PROBLEM STATEMENT: Rewrite everything from the line containing "How far apart" down to the line containing "Answer: the bus", swapping "window sill" for "window ledge" and leaving all else unchanged.

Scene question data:

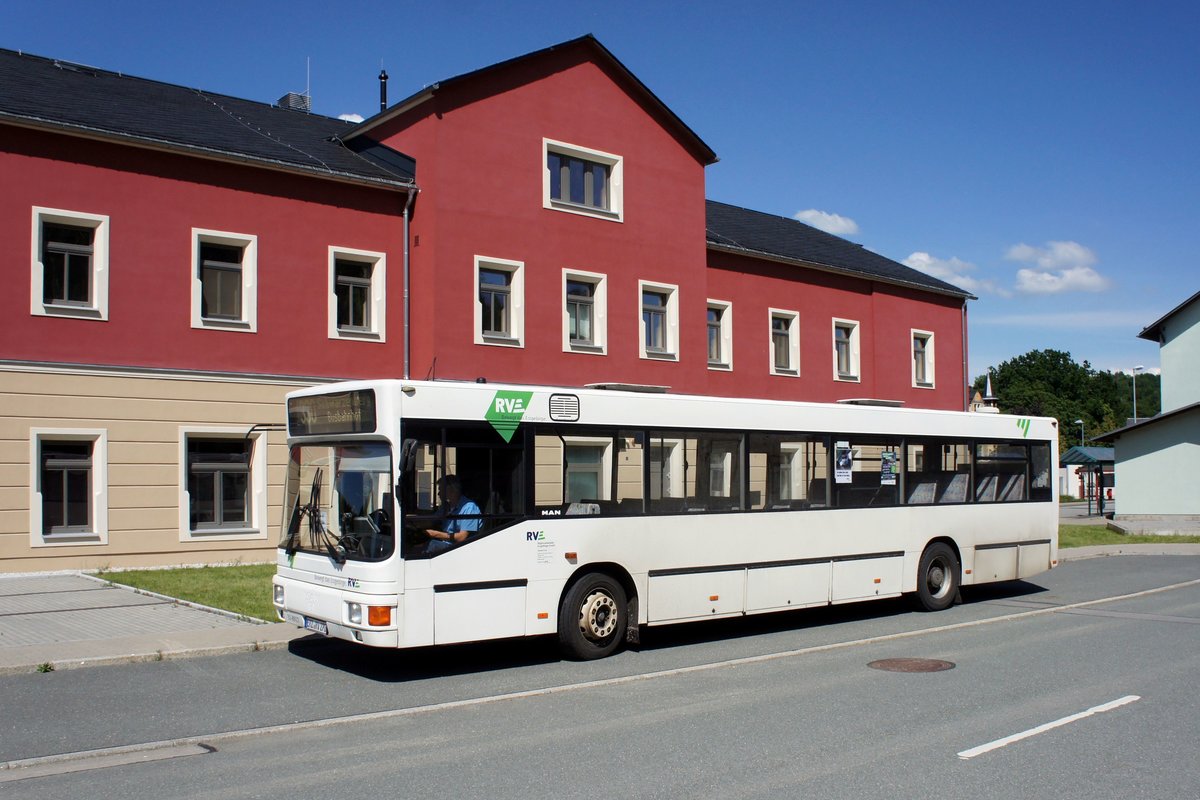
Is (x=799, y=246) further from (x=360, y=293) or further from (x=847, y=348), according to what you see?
(x=360, y=293)

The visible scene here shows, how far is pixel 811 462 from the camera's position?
1350 centimetres

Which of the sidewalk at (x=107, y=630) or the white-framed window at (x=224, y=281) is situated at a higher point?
the white-framed window at (x=224, y=281)

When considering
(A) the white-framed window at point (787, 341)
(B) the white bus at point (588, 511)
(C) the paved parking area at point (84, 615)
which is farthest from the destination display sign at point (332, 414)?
(A) the white-framed window at point (787, 341)

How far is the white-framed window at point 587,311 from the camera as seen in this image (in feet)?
81.6

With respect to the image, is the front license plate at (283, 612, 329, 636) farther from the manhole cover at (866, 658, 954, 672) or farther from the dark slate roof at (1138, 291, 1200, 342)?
the dark slate roof at (1138, 291, 1200, 342)

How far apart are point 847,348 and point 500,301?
1443cm

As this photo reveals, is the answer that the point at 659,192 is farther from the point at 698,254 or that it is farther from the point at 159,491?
the point at 159,491

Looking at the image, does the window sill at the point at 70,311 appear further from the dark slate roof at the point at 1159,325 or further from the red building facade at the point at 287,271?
the dark slate roof at the point at 1159,325

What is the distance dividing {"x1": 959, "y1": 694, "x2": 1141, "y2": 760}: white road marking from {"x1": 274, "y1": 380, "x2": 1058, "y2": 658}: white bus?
4.58 meters

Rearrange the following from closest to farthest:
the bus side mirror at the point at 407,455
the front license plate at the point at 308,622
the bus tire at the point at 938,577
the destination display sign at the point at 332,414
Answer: the bus side mirror at the point at 407,455, the destination display sign at the point at 332,414, the front license plate at the point at 308,622, the bus tire at the point at 938,577

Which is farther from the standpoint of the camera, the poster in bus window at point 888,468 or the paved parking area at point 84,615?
the poster in bus window at point 888,468

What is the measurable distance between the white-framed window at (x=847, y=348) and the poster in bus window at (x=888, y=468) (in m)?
18.9

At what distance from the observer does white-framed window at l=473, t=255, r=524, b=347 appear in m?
23.1

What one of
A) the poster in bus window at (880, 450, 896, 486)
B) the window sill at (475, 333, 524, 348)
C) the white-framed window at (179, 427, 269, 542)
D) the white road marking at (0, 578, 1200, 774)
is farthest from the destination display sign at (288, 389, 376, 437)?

FULL RESPONSE:
How far apart are point 847,348 and point 500,301?
1443cm

As this photo reveals, is the answer that the point at 659,192 is farther from the point at 698,254 or that it is farther from the point at 159,491?
the point at 159,491

Looking at the image, does the window ledge at the point at 70,311 appear further from the dark slate roof at the point at 1159,325 or further from the red building facade at the point at 287,271?
the dark slate roof at the point at 1159,325

What is the distance dividing {"x1": 959, "y1": 694, "x2": 1141, "y2": 760}: white road marking from {"x1": 274, "y1": 380, "x2": 1058, "y2": 658}: white bus?
4.58 meters

Rearrange the following from closest to farthest:
the bus side mirror at the point at 407,455
the front license plate at the point at 308,622
the bus tire at the point at 938,577
the destination display sign at the point at 332,414
Answer: the bus side mirror at the point at 407,455, the destination display sign at the point at 332,414, the front license plate at the point at 308,622, the bus tire at the point at 938,577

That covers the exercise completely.